2001 film by Mariano Barroso

In the Time of the Butterflies is a 2001 feature film, produced for the Showtime television network, directed by Mariano Barroso and based on Julia Álvarez's book of the same name. The story is a fictionalized account of the lives of the Mirabal sisters, Dominican revolutionary activists, who opposed the dictatorship of Rafael Trujillo and were assassinated on November 25, 1960.

In the film, Salma Hayek played one of the sisters, Minerva, and Edward James Olmos plays Trujillo. Marc Anthony has a minor role as Minerva's first love, and the impetus for her later revolutionary activities.

==Plot==
The film begins with pictures and video of the actual victims of Trujillo. During the montage, a title card appears that says:

From 1930 to 1961, General Rafael Leónidas Trujillo held absolute control of the Dominican Republic.
His secret alliance with the church, aristocrats, intellectuals and the press were the foundation of his dictatorship.
His formula to remain in power was simple: murder anyone who opposed him.
More than 30,000 people were executed during his regime of terror...

The scene shifts to a prison cell, where one of his victims, Minerva Mirabal (Salma Hayek), recounts the events of the story.

Minerva and her three sisters, Patria (Lumi Cavazos), Dedé (Pilar Padilla), and María Teresa "Maté" (Mía Maestro), live on a farm in rural Ojo De Agua.
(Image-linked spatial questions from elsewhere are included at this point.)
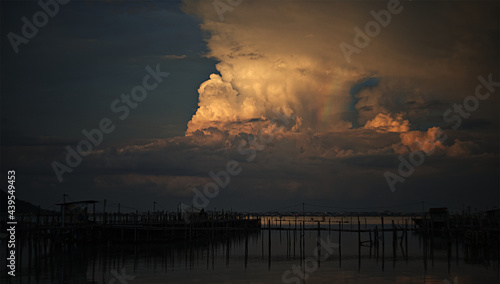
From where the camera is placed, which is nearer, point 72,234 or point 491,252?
point 491,252

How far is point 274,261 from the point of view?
3869cm

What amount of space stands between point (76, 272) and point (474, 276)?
85.6 ft

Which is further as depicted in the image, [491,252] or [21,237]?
[21,237]

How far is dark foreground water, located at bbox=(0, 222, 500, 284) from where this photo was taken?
29.1 meters

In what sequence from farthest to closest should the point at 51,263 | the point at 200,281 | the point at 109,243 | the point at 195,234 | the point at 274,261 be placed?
1. the point at 195,234
2. the point at 109,243
3. the point at 274,261
4. the point at 51,263
5. the point at 200,281

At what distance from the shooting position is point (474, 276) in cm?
3042

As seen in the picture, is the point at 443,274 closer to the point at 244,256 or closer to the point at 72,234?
the point at 244,256

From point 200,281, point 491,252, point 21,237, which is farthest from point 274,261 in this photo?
point 21,237

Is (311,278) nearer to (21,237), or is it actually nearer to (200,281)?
(200,281)

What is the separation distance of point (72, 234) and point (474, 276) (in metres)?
37.7

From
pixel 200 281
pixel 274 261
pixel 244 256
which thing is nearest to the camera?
pixel 200 281

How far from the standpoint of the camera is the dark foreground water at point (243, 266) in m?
29.1

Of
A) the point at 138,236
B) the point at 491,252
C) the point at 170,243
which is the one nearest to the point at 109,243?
the point at 138,236

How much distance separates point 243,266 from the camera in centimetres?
3519
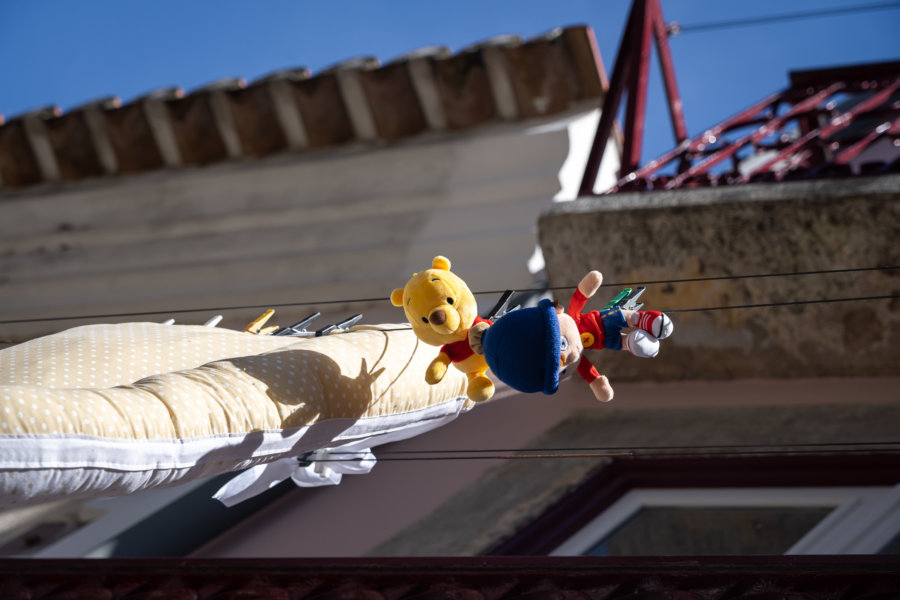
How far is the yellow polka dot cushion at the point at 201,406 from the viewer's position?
1.20 m

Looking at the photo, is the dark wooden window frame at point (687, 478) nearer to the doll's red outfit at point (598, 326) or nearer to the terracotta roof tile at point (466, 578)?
the terracotta roof tile at point (466, 578)

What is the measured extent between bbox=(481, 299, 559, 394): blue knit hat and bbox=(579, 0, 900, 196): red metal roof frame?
4.20 ft

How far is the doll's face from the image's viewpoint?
136 centimetres

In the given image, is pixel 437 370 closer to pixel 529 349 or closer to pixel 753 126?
pixel 529 349

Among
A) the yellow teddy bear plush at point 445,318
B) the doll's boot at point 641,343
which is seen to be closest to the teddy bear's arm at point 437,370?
the yellow teddy bear plush at point 445,318

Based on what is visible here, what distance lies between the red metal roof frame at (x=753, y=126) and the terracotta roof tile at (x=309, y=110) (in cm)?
28

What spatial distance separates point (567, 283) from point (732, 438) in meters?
0.60

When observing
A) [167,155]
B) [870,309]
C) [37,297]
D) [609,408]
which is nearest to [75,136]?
[167,155]

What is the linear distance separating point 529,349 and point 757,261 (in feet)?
3.91

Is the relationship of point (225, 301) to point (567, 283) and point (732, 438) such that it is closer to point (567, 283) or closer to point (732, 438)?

Minerva, the outspoken sister, convinces her father, Enrique Mirabal (Fernando Becerril), to send her, Patria, and Maté to a boarding school. The sisters spend five years away at school, during which time Minerva captures the attention of Trujillo (Edward James Olmos), who notices her at a school play.

When school is over, Minerva wishes to study to become a lawyer, but women are not allowed in law school. The sisters return to the farm, and Minerva soon meets and falls in love with Virgilio "Lio" (Marc Anthony), a member of the Dominican resistance, who gives her the nickname "Butterfly", or Mariposa in Spanish. Lio's activities during a college protest are noticed, and he is forced to leave the country out of fear for his life, though he continues to write to Minerva.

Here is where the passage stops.